Sign-Supported Nepali, also commonly known as Signed Nepali, is a pidginized form of Nepali Sign Language commonly used by hearing people who (nominally) sign in their interactions with deaf people. It is also commonly used by those deaf persons who acquired Nepali Sign Language later in life and for whom Nepali is their first language (L1) and Nepali Sign Language is a second language (L2).
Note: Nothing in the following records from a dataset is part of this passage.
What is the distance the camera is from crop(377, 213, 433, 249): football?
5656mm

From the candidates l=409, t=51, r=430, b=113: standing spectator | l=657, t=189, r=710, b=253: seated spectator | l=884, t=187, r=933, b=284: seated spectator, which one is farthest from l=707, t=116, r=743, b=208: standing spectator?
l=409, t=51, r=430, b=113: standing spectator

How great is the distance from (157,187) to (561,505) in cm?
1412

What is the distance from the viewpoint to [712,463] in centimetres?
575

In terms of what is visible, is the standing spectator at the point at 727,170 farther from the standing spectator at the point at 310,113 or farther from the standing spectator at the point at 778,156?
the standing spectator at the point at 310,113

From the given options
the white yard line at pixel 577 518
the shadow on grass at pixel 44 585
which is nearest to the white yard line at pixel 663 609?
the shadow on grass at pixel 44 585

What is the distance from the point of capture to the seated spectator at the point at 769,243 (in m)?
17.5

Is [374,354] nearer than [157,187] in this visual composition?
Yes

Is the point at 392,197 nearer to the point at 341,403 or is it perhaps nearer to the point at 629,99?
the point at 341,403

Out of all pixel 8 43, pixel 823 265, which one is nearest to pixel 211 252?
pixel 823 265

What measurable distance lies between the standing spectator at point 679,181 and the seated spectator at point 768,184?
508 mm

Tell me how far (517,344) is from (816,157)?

Although schools for the deaf in Nepal theoretically use Nepali Sign Language as their medium of instruction (alongside written Nepali), in practice and in fact, the majority of classes are conducted in some version of Sign-Supported Nepali, as a Simultaneous Communication (or so-called Total Communication) approach is widely practiced. Although the deaf themselves, as articulated by representative organizations such as the National Deaf Federation Nepal and Kathmandu Association of the Deaf, value natural sign language (i.e. Nepali Sign Language) most highly, teachers at schools for the deaf (including sometimes teachers who are themselves deaf) tend to value only signing which follow the grammar of Nepali, i.e. Sign-Supported Nepali.[1]


References

  1. Erika Hoffmann-Dilloway (2008). "Metasemiotic Regimentation in the Standardization of Nepali Sign Language." Journal of Linguistic Anthropology. 18/2: 192-213.